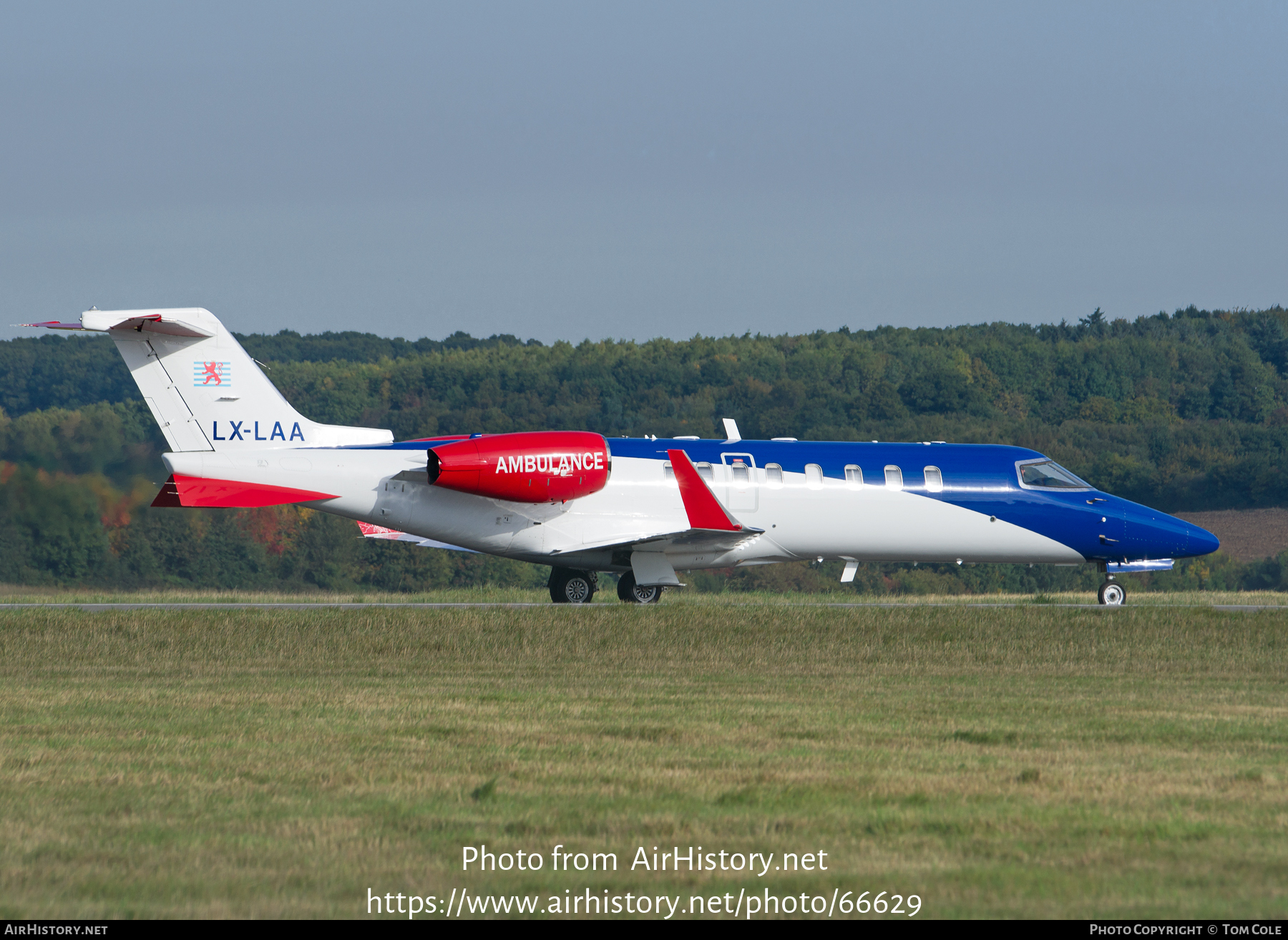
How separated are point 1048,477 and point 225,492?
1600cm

--

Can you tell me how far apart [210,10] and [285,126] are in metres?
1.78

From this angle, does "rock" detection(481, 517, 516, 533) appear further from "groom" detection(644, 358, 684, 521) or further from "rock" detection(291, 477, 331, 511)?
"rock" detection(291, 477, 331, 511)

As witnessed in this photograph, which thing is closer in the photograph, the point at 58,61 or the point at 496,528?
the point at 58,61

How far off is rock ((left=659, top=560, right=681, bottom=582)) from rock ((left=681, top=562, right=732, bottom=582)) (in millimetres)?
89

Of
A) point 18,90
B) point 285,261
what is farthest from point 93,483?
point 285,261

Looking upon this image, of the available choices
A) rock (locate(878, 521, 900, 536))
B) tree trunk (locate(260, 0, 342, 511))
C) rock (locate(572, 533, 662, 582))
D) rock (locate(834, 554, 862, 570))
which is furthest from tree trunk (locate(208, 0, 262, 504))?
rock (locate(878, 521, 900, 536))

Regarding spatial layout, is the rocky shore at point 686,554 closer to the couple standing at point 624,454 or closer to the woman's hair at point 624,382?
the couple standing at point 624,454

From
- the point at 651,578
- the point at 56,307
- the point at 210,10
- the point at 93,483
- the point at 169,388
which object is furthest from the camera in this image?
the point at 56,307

**To be done**.
State how many lines of the records contain the word "detection", matching case exactly. Give only the number.

**Reply**.
2